Closed bgomberg closed 3 months ago

bgomberg commented 3 months ago

We currently (with the older version of the swift bindings) use the timestamp field of the changes in order to determine when a document was last modified for display to the user in our application. I was directed to #104 where this feature has also been discussed. While changes to the underlying AutoCommit type in the core automerge library would likely be better long-term, this PR aims to provide a more targeted solution for this swift library. In the normal usage of this library with an AutomergeEncoder, the underlying transaction is made at the point that save() is called. Therefore, we can make this transaction more explicit and pass through commit options (message / timestamp).
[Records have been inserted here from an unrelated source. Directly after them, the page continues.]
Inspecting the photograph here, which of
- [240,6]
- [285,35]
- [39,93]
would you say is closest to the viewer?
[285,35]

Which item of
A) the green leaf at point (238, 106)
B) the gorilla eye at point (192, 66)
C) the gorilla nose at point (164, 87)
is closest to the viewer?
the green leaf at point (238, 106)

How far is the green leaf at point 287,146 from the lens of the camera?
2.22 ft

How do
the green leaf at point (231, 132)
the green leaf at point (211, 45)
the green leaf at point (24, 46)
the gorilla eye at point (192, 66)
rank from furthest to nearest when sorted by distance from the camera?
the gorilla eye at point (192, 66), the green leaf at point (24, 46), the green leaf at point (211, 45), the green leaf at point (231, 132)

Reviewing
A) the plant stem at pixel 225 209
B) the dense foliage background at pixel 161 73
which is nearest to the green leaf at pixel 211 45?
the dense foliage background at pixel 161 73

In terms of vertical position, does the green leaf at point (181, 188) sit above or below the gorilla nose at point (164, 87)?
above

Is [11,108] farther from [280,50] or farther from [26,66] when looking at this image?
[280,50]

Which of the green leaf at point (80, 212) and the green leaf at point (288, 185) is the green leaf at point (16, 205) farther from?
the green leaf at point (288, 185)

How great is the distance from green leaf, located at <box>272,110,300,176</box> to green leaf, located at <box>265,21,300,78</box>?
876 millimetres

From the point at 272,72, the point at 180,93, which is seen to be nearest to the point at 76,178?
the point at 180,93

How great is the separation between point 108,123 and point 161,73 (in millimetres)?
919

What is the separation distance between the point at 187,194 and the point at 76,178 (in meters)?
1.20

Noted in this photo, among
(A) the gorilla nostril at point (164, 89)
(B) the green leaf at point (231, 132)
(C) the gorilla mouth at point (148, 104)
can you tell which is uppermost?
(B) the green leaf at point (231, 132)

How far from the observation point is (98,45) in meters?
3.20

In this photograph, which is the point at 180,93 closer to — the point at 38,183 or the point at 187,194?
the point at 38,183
I also needed a way to retrieve these commit options later, so added a new changeByHash(hash:) method which grabs a full Change object from the underlying automerge document for a given hash. This way, we can easily get the timestamp for the latest changes by calling this method on each head of the document.

I added a new test which showcases both of these new APIs.

As an aside, when I ran the build-xcframework.sh script locally, I ended up with a ton of other local changes to the generated code (mostly style changes). I removed those from the PR but would be great to know if there's a way to make this less noisy moving forwards.

bgomberg commented 3 months ago

Thanks for the feedback @heckj @alexjg.

I separated out commitWith() as that does seem cleaner than overloading save() like I had before. One thing that's a bit funky, but feels like the behavior I would want given the underlying Rust implementation, is that calling save() results in a nil message and 0 timestamp, whereas calling commitWith() results in a nil message and Date().timeIntervalSince1970 timestamp. I do like having the Swift API populate the date for me, and would personally vote for having the Rust code do the same by default (and thus move the save() behavior to match commitWith(), but could understand not wanting to add that dependency. Regardless, I updated the tests to explicitly exercise and demonstrate the differences.

alexjg commented 3 months ago

Re. the nil message and 0 timestamp. If you call commitWith followed by save then the save shouldn't actually create a new commit. The reason is that save (and all the other methods which trigger a commit) don't do anything unless there are actually outstanding changes, so if you've already saved everything then nothing should happen.